» Requirement: Omitting all images, transcribe the entries word for word.

-------- Available data

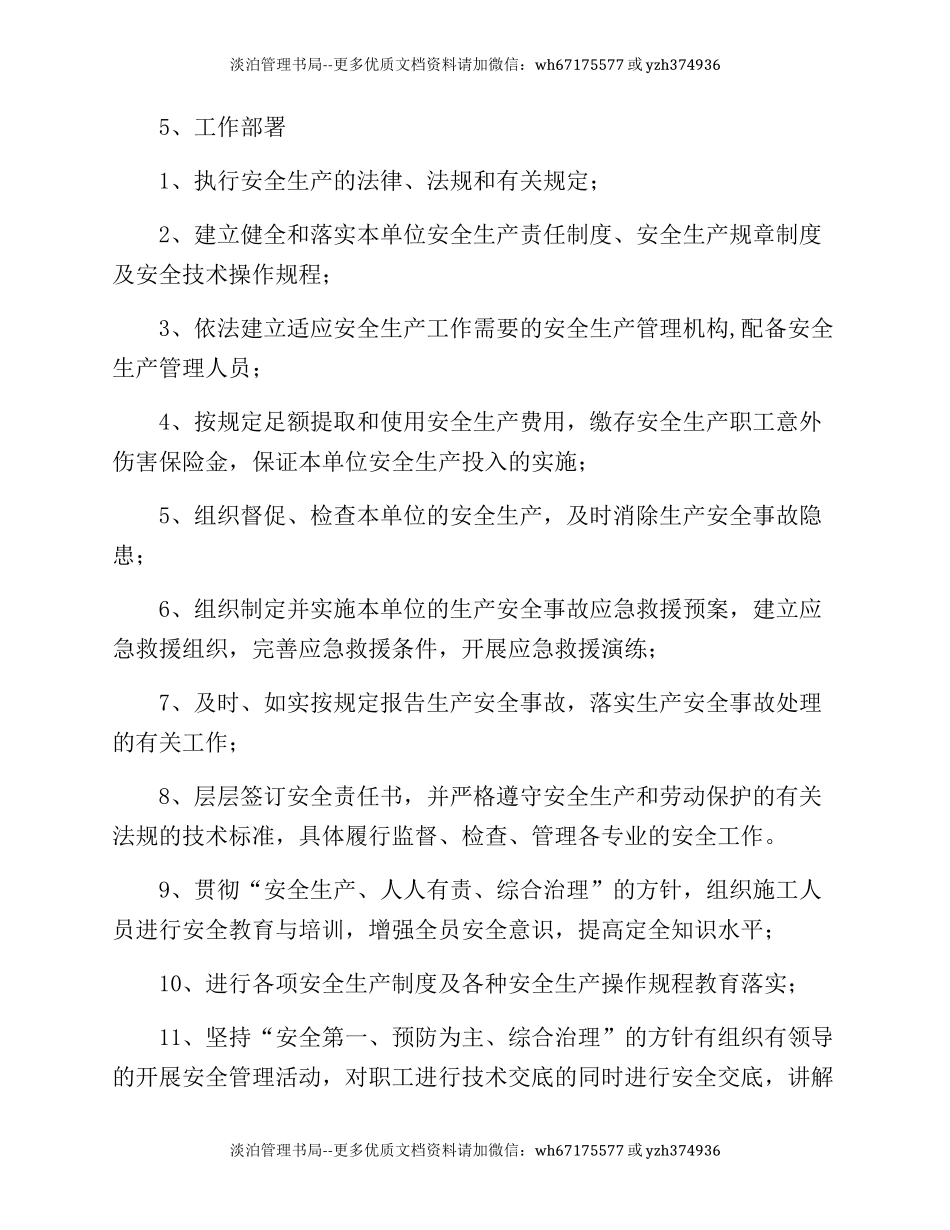 245. 工程公司两会期间安全工作保障措施.docx_第3页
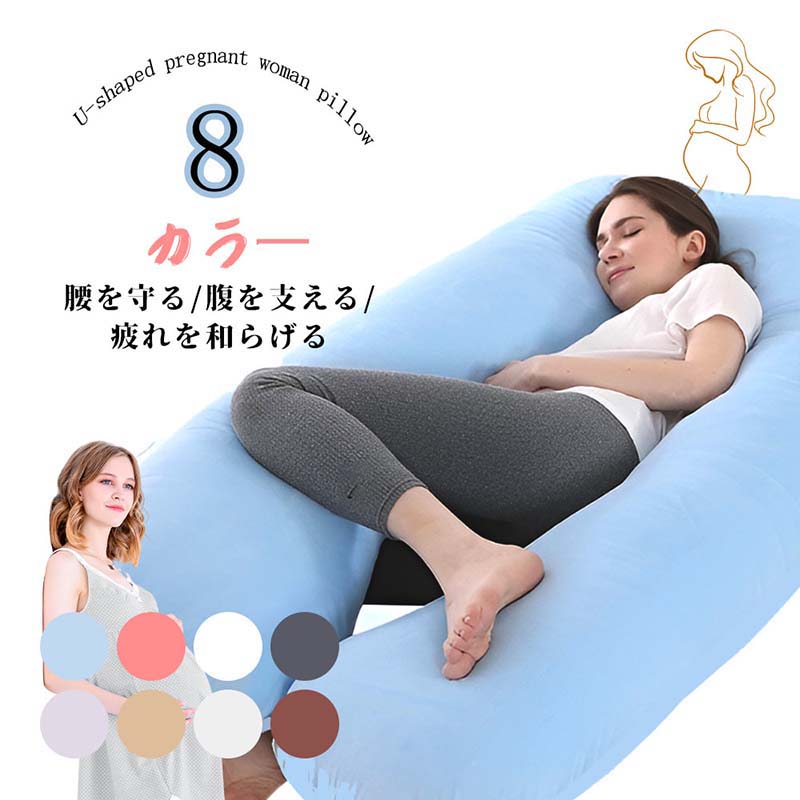 抱き枕 妊婦 u字型 含ませる座布団 マタニティ 腰枕 抱かれ枕 うつぶせ枕 裏 快眠グッズ 腰痛組み換える 特大 押しかぶせる 洗える 足まくら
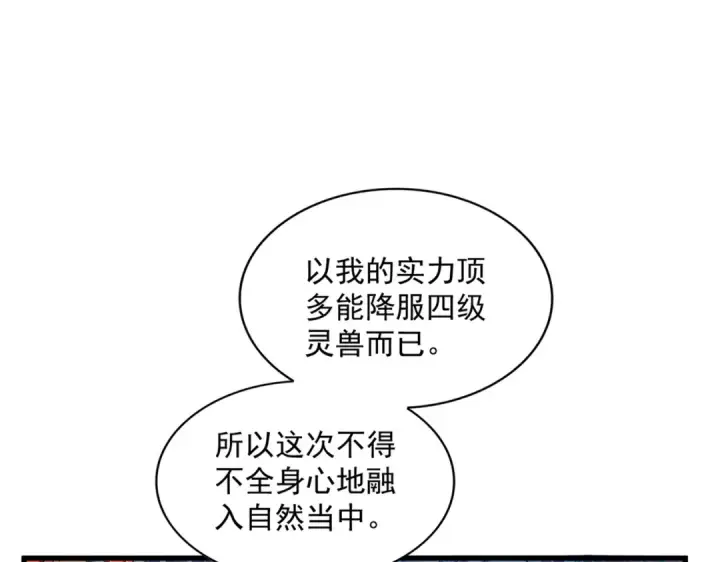 《魔皇大管家》第311话 别闹图57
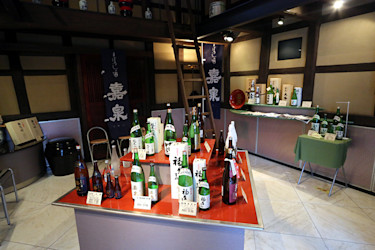 江戸時代から幻の酒と名高い日本酒「嘉泉」が作られる田村家の酒蔵へ【 11/12｜11/27 】
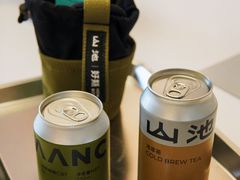 -SAANCI山池咖啡(海上世界文化艺术中心店)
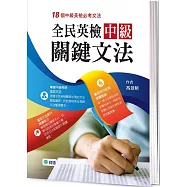 全民英檢中級關鍵文法(18個全民英檢中級必考文法)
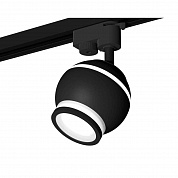 Комплект трекового светильника Ambrella light Track System XT1102075 SBK/FR черный песок/белый матовый (A2521, C1102, N7121)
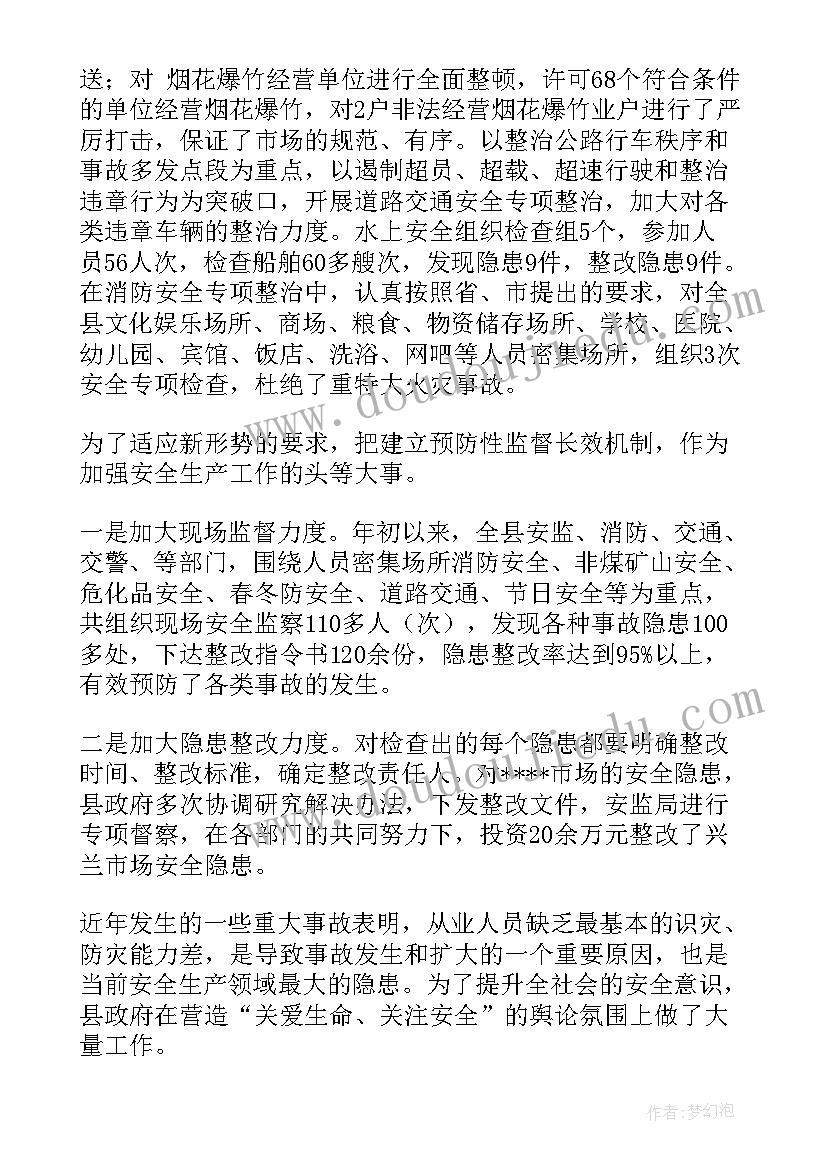 2023年每日招工总结汇报(通用6篇)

----------------

» Answer section:
 245. 工程公司两会期间安全工作保障措施.docx_第3页
 抱き枕 妊婦 u字型 含ませる座布団 マタニティ 腰枕 抱かれ枕 うつぶせ枕 裏 快眠グッズ 腰痛組み換える 特大 押しかぶせる 洗える 足まくら
 《魔皇大管家》第311话 别闹图57
 江戸時代から幻の酒と名高い日本酒「嘉泉」が作られる田村家の酒蔵へ【 11/12｜11/27 】
 -SAANCI山池咖啡(海上世界文化艺术中心店)
 全民英檢中級關鍵文法(18個全民英檢中級必考文法)
 Комплект трекового светильника Ambrella light Track System XT1102075 SBK/FR черный песок/белый матовый (A2521, C1102, N7121)
 2023年每日招工总结汇报(通用6篇)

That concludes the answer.